Roeg Nation

     December 22, 2008


Written by Andre Dellamorte



There’s no denying that Nicholas Roeg is a visionary director. He’s a director to wrestle with. Performance, Walkabout, Don’t Look Now, and this guarantee his place. I’m a fan of Don’t Look Now, that’s easily my favorite of his films. He has a great sense of visuals. He began as a cinematographer. He’s visually strong, not surprisingly.



The Man Who Fell to Earth was damaged in its initial release. It makes the uncut version (presented by Criterion) fetishizable. A film like this in the 70’s with a cut version is the sort that gathers a cult following. Hushed tones. There is a lot to see here, themes to figure out. I had never loved this film, and I try.



David Bowie plays Thomas Jerome Newton. He comes to America with some rings to pawn, get money and a lawyer (Buck Henry), and patents a bunch of ideas that make him powerfully rich. He hires professor Nathan Bryce (Rip Torn) to work with him. Newton also falls for Mary-Lou (Candy Clark), who becomes his kept woman. What Newton really wants is to design a spaceship so he can get back home. As he reveals to Mary-Lou and Bryce, he is an honest to gosh alien (or maybe not), but when he finally gets all his pieces in place, the government, headed by Peters (Bernie Casey) decides to step in and stop him by any means necessary.

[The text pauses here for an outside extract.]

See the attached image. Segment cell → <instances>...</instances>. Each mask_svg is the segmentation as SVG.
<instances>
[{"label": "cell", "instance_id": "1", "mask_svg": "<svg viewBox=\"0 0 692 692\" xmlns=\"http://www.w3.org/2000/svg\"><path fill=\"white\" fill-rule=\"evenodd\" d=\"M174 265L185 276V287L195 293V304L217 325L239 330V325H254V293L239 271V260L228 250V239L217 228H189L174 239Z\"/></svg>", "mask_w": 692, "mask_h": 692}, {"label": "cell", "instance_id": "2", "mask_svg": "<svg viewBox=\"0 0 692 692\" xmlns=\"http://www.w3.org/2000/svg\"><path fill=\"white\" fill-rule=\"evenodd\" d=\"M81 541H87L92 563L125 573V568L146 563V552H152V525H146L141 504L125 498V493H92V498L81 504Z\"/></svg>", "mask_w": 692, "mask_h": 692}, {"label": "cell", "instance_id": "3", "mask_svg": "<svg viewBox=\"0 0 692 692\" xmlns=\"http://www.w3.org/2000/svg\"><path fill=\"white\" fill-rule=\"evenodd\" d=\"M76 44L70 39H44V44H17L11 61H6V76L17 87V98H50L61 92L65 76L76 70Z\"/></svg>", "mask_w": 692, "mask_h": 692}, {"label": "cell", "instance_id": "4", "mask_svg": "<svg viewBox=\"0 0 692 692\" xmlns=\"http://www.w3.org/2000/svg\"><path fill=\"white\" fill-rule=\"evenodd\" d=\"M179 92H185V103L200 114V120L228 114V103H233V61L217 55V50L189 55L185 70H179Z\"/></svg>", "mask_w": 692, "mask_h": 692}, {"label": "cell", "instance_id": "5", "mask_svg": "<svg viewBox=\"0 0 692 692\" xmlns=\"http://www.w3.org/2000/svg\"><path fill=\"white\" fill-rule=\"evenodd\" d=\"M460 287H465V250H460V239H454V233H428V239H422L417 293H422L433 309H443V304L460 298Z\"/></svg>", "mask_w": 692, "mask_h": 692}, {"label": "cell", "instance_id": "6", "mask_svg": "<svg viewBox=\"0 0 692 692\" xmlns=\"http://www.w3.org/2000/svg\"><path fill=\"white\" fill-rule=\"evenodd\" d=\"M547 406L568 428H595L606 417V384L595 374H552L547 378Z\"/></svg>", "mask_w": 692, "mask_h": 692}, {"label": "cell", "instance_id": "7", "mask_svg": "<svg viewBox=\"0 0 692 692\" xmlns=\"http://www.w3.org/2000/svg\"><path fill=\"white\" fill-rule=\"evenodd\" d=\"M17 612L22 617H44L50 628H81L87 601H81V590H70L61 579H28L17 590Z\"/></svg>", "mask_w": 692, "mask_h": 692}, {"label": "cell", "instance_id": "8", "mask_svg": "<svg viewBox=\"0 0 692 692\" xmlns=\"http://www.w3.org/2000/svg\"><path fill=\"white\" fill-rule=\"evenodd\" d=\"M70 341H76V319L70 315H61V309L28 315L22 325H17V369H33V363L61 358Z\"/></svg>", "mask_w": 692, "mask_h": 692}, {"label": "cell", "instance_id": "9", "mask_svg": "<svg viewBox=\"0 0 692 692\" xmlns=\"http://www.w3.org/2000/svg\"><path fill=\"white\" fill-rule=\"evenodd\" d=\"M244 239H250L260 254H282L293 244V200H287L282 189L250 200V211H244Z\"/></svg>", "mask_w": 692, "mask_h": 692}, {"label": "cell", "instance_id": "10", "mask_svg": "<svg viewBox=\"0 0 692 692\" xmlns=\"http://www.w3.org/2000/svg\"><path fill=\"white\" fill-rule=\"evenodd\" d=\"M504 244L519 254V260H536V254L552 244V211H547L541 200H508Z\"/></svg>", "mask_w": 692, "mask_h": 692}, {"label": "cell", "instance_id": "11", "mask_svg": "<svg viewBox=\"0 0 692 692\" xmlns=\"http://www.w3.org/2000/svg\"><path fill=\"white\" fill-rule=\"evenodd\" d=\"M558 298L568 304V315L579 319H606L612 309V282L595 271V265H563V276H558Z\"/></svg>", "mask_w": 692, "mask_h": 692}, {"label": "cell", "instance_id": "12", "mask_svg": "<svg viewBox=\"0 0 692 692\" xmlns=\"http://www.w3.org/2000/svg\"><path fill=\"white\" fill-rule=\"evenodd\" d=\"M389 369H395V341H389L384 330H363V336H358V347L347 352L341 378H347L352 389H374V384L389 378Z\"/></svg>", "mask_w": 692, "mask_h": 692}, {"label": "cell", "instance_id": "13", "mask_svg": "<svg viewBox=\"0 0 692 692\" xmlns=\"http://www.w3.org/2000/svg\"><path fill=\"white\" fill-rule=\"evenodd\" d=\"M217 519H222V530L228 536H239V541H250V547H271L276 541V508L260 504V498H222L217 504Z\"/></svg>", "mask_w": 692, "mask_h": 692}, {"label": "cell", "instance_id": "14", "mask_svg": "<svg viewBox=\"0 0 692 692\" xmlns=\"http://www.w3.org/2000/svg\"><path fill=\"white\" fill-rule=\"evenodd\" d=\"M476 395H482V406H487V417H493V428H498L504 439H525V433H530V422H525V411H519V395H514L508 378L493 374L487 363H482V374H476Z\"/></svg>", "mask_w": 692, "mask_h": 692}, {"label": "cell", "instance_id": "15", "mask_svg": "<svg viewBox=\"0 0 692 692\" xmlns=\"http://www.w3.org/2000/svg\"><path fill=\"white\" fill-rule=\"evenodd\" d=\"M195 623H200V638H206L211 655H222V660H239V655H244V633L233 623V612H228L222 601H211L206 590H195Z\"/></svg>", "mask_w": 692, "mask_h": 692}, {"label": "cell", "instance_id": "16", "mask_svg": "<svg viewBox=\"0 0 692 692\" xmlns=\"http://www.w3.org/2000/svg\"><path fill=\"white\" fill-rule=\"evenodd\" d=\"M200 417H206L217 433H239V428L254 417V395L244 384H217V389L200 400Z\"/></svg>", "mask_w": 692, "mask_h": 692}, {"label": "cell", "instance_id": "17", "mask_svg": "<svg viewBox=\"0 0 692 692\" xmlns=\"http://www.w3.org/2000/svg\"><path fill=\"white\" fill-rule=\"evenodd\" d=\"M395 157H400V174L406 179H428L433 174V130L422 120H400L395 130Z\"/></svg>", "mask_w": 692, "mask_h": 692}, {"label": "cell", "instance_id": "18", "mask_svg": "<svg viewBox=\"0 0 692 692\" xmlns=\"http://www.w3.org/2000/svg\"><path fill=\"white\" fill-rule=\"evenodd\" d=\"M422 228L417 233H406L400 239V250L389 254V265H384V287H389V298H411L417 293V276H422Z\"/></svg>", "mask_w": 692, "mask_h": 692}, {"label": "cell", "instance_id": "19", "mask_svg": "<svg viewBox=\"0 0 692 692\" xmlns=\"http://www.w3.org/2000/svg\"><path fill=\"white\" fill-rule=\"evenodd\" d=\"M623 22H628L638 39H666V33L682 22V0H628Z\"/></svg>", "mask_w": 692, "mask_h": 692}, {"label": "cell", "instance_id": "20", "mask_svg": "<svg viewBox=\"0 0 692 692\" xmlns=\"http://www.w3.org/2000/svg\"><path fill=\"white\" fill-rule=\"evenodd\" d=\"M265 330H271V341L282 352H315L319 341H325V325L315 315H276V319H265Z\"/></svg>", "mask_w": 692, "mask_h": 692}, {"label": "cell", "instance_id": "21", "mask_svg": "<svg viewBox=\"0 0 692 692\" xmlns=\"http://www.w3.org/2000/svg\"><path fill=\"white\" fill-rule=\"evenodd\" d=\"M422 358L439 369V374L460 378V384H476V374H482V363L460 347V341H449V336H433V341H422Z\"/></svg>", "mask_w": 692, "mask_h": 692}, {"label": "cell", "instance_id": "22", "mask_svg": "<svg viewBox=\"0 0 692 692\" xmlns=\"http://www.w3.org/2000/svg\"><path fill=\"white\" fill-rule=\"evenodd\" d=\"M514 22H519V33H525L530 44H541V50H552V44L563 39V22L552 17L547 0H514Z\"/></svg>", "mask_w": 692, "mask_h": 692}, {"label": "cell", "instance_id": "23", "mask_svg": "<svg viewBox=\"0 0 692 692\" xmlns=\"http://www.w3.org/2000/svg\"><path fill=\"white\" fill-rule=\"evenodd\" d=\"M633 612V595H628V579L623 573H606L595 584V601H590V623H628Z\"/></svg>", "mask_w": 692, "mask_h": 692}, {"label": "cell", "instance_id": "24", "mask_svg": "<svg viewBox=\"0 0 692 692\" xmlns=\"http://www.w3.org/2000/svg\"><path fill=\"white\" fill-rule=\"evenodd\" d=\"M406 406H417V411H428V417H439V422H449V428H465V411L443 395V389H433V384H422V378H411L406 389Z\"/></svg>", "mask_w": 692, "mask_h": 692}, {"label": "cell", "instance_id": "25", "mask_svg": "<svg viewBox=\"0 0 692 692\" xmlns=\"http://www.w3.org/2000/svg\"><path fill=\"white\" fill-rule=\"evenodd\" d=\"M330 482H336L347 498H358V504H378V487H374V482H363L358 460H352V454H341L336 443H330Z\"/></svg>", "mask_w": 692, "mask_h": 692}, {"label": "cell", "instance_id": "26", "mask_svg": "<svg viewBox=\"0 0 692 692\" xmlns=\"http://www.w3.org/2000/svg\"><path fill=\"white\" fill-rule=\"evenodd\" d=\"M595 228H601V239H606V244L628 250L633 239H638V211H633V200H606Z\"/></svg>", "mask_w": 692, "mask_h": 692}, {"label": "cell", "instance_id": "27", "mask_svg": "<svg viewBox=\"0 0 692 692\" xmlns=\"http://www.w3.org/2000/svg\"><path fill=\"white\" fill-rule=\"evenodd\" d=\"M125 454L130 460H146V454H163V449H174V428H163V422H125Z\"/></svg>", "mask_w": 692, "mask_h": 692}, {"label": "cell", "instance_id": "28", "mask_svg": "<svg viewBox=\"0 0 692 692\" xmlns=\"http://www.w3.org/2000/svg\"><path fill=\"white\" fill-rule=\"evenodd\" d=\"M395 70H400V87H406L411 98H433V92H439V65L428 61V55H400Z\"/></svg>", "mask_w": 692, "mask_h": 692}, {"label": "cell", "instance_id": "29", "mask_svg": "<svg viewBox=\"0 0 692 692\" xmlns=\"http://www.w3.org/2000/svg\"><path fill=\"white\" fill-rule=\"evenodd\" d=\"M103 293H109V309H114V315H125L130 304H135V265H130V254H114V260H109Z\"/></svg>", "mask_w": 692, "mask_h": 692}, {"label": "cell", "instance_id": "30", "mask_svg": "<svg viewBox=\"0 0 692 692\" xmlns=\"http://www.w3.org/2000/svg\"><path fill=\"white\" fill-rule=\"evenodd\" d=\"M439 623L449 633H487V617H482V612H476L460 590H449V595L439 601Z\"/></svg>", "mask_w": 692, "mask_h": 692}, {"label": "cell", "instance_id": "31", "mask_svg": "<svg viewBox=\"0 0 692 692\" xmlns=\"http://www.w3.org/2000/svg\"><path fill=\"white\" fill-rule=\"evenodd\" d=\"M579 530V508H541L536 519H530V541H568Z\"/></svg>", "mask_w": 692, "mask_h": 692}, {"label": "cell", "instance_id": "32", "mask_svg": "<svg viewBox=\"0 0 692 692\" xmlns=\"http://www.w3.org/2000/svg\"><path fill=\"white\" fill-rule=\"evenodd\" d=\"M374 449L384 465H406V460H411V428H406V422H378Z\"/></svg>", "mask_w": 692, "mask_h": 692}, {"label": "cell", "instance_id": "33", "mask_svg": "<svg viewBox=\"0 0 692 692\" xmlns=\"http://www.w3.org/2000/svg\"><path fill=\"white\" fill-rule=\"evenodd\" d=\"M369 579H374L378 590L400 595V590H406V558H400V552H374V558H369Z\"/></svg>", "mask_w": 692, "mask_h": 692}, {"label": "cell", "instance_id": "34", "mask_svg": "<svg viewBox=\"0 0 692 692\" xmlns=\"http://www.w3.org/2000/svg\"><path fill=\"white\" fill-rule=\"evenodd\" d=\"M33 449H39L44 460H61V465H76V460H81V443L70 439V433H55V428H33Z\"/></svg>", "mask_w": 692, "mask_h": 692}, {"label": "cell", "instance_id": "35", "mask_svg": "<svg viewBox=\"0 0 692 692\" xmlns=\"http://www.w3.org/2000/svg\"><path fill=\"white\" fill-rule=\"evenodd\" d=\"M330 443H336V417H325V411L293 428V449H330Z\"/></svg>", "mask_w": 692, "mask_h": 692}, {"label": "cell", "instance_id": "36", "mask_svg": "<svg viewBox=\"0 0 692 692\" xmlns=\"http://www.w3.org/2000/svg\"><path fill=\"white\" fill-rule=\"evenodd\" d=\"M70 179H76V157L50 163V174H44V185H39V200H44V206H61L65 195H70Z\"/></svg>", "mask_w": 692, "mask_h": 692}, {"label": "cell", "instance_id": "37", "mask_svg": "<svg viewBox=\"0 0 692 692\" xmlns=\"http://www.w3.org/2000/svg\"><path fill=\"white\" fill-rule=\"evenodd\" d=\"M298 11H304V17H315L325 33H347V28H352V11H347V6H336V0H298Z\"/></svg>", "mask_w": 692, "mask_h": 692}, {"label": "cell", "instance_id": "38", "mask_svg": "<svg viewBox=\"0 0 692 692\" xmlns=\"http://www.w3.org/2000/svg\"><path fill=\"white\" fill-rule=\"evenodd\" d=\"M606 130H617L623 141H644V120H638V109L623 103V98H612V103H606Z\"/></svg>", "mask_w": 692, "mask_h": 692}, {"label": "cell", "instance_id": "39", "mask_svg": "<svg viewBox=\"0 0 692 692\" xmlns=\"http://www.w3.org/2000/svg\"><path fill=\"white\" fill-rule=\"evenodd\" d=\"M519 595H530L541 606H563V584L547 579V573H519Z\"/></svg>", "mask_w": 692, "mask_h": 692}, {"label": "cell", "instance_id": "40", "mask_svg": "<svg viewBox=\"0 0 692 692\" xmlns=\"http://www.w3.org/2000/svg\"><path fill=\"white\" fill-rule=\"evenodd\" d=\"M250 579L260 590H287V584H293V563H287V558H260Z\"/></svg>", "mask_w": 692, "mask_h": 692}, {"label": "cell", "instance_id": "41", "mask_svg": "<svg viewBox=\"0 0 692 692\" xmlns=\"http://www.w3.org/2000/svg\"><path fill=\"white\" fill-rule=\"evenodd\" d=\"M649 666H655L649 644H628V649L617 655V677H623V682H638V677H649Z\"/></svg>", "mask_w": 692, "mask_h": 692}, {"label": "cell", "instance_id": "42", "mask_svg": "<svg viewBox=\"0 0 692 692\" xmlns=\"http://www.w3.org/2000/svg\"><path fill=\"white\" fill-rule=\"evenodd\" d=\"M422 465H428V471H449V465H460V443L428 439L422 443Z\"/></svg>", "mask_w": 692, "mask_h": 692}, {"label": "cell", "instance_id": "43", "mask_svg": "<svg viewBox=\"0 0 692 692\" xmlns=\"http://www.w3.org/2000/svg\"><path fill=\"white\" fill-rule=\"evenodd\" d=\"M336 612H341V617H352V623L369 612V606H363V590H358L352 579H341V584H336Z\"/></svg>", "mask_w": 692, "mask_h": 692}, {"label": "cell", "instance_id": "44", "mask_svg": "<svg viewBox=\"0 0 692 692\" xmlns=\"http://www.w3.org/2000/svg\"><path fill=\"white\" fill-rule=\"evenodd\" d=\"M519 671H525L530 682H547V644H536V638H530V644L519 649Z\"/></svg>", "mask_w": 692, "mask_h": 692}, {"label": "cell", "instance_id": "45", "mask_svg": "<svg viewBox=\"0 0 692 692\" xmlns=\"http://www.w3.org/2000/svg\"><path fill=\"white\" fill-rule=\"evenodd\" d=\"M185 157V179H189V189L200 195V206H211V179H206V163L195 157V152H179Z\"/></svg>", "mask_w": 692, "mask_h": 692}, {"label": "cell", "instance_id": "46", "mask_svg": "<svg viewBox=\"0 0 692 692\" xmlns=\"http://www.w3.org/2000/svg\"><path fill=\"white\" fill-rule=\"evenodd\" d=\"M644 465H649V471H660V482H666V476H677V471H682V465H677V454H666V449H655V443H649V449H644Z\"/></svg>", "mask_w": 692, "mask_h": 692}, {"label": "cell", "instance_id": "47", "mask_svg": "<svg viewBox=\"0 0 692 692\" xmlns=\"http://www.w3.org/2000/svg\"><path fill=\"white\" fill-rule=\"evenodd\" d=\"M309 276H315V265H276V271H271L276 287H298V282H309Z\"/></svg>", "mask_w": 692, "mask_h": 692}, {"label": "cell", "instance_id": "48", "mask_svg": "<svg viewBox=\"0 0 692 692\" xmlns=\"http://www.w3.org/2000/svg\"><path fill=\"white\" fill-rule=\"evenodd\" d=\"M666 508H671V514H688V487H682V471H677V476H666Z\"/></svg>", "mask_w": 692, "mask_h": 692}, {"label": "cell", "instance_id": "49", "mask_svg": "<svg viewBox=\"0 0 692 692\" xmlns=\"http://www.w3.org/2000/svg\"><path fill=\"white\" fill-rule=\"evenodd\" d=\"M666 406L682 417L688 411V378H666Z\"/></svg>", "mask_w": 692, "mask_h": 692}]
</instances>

Roeg’s sense of cinema is wholly his own. It’s a cadence that is wholly unique, and how he cuts, how he tells a story is extraordinarily unique. For that I celebrate his work whole-heartedly. But with this film, I like the edges. I like the ideas, and the moments but not the whole. Bowie is perfectly cast, there’s no one who could play that role in the same way, and the performances are uniformly excellent, it’s also great to see Buck Henry in a nice plum role. Buck Henry calls the film circular poetry. I think that Roeg leaves a lot to the audience to decide how they feel. The film is hopelessly dated. Not so much in technology, but in the very grammar of the piece. There’s things, I know how they’re supposed to work, but they didn’t click for me. Moments distinctly Roeg-ian that may have been compromised by their language being absorbed by the music videos directors who likely watched this film ad nauseum.



There is no Bowie music, but this is as crucial a piece of his history as an artist as Ziggy Stardust. Both Low and Station to Station are haunted by this film. And this one of his finest on screen efforts, partly because it uses Bowie’s own imagery to compliment and deepen the film.



The Criterion collection presents the Blu-Ray in widescreen (2.35:1) and in LPCM 2.0. Roeg is a visual filmmaker, and the 1080 transfer makes this already beautiful film all the more absorbing. The clarity and color just pops. The extras are replicated from the Laserdisc, and the two disc special edition, though not included is the novel, as it was with the DVD release. Here there’s a commentary by Nicholas Roeg, David Bowie and Buck Henry that was also included on the laserdisc (it was recorded in 1992). It’s a great track and everyone says interesting things – everyone here seems to have done some homework, and have great stories to tell about the making of, and the content involved. This is one of the better commentary tracks ever. Screenwriter Paul Mayersberg gets a chance to talk about his work in adapting the novel (26 min.), and he’s fairly interesting, while his source writer Walter Tevis gets a chance to speak in a 1984 audio interview (25 min.), While performers Candy Clark and Rip Torn get their own featurette and speak to the beaten nature of the film upon stateside release (25 min). Torn is considered a hard man to work with, but it’s impossible not to love him. Impossible (at least from a distance). Also included are audio interviews with costume designer May Routh (20 min.) and production designer Brian Eatwell (24 min.), along with a still gallery for Routh’s costume sketches. Six trailers and a TV spot have also been included, along with still galleries for behind-the-scenes photos; production and publicity stills, introduced by set photographer David James (3 min.), and a gallery of posters from Roeg’s films.